Mr Bricolage last night announced lower annual results for the 2022 financial year, and stated that it was expecting a 'less favorable' market environment this year.

The DIY chain posted sales of 306.5 million euros last year, up 1.3%, against a backdrop of negative sales volume trends and a product mix deemed less favorable.

After a year 2021 described as "exceptional", the Group has forecast EBITDA of 35.5 million euros in 2022, compared with 39.6 million in 2021, down 10.4%.

Its operating margin (EBITDA) is 11.6%, compared with 13.1% in 2021.

The distributor, which had 977 stores on January 1, 2023, stresses that its growth momentum is well underway, with a view to reaching its target of 1,000 points of sale by the end of 2025.

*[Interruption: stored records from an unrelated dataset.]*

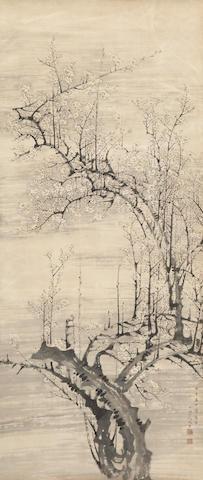 After Nakabayashi Chikuto (1776-1853)<BR />Winter Perfume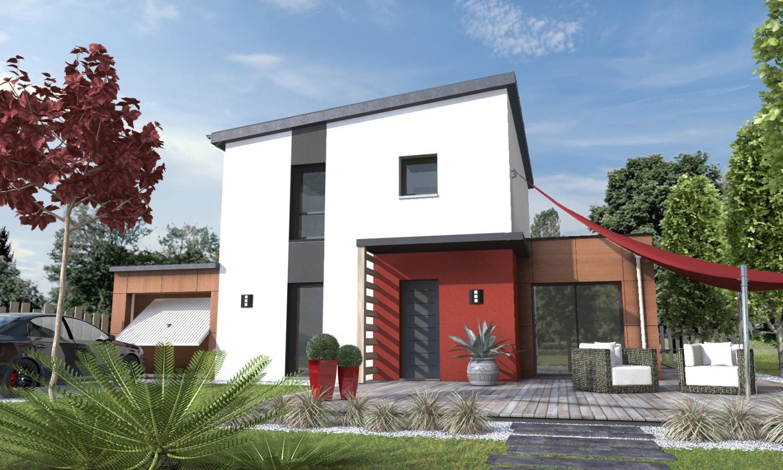 Constructeurs maisons individuelles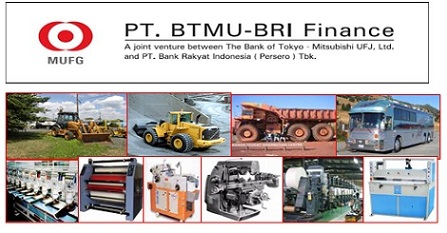 Lowongan Kerja PT BTMU-BRI Finance  LoKer PNS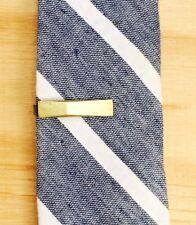 Brass Short Angled Tie Clip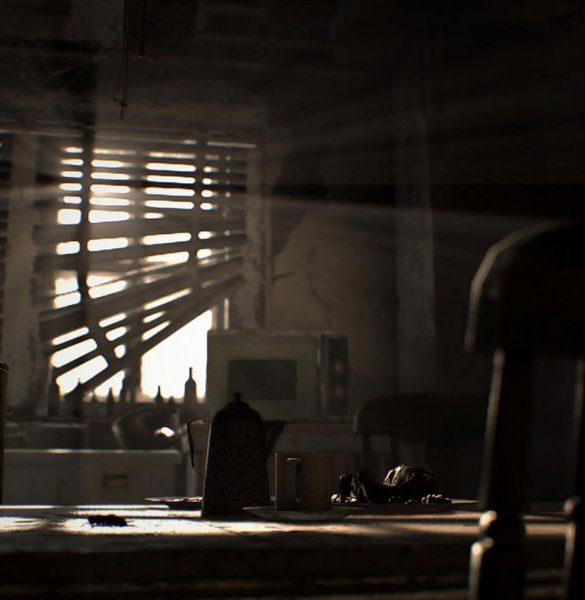 Resident evil 7 biohazard todos los ficheros archivos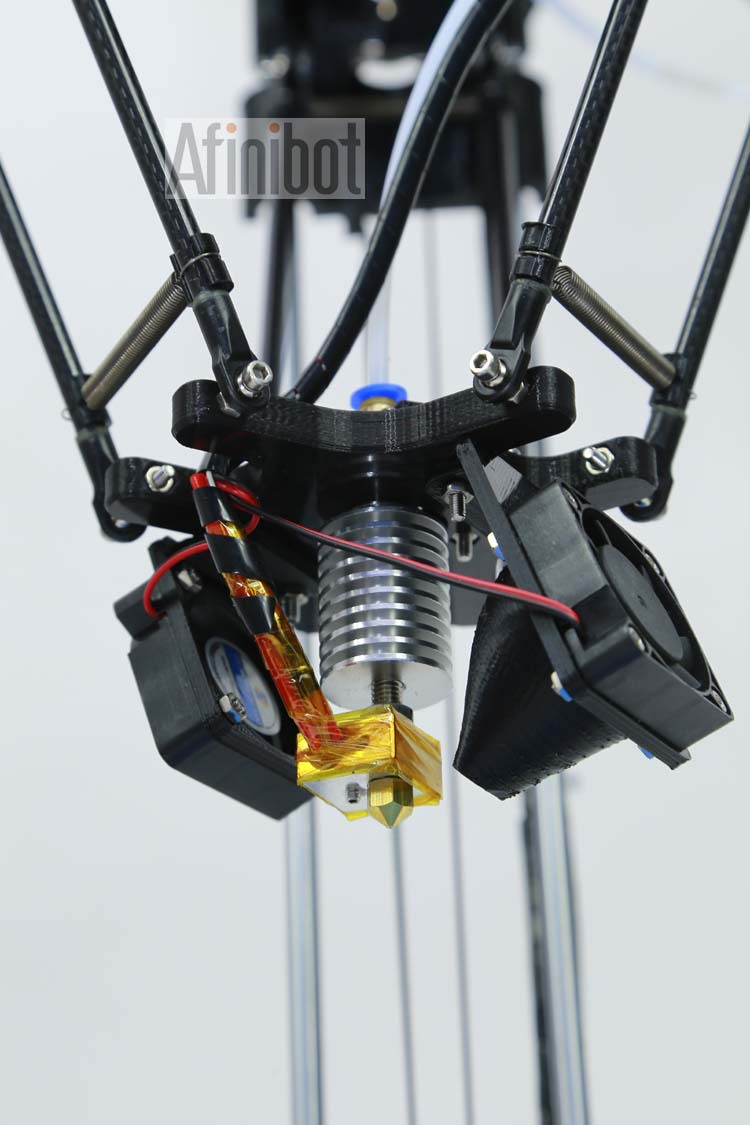 Afinibot 3D Printer Kossel DIY Kit manufacturers looking for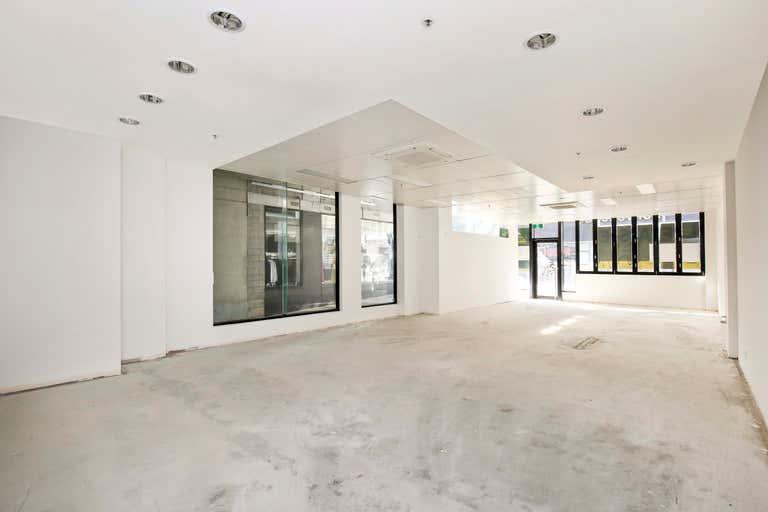 599 Sydney Road Brunswick VIC 3056 - Image 2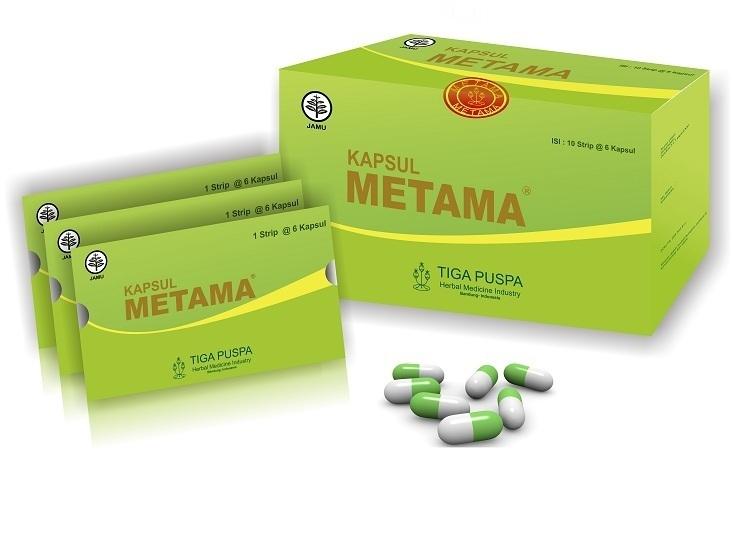 obat cina maag herbal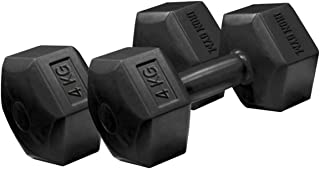 Exercise Dumbbells (4kg x 2)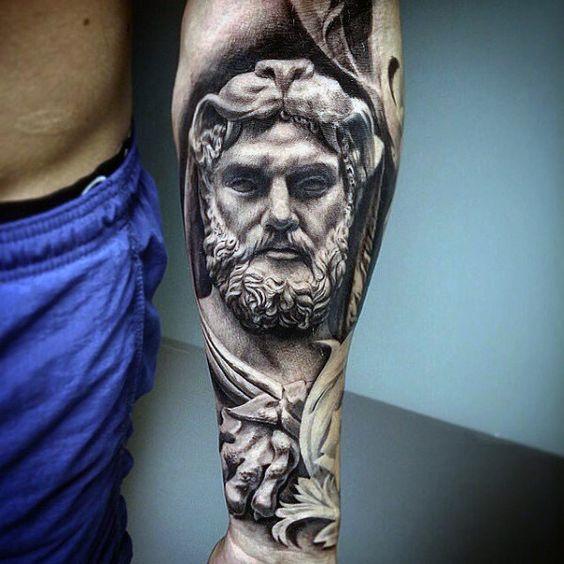 Realistic 3d Stone Hercules Inner Forearm Sleeve Tattoos For Guys
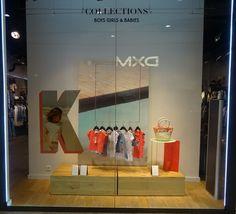 Vitrine IKKS Junior - Rennes, France #Merchandising #PLV #Window #Display / Photo: Beausoleil France www.beausoleilfrance.com
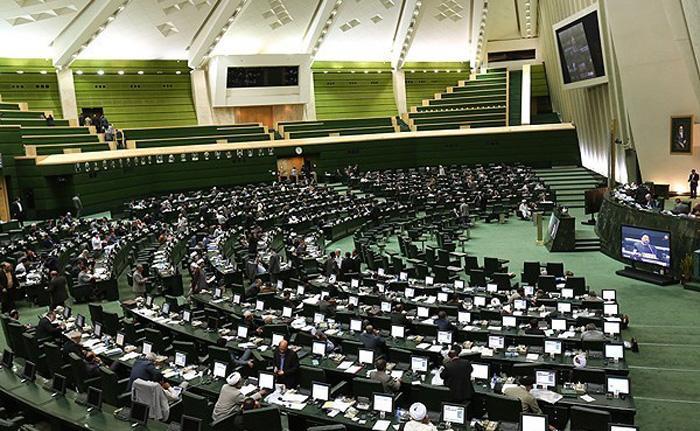 وزرای پیشنهادی و شنبه پرکار مجلس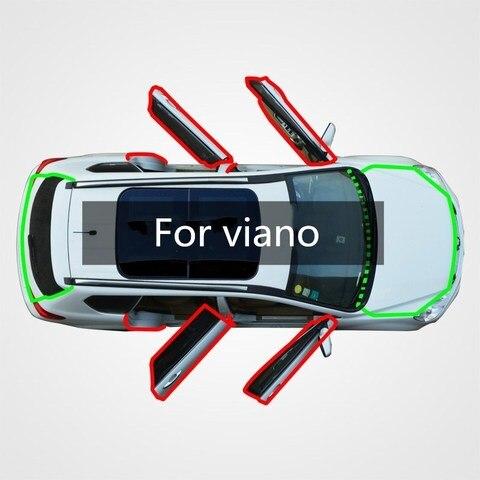 borda da porta do carro protecao de borracha tiras auto telhado windshield selante portas laterais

However, in view of the current economic context (rising interest rates, inflation, pressure on raw material prices), the group says it expects a "less favorable" market environment in 2023 than in the previous three years.

Its net financial debt at the end of 2022 will be 24.2 million euros, compared with 40 million euros at the end of 2021.

On the Paris Bourse, the share lost 5.1% mid-morning Thursday, with a market capitalization of 88.3 million euros. The share has still gained 5% since the start of the year, but is down 28% year-on-year.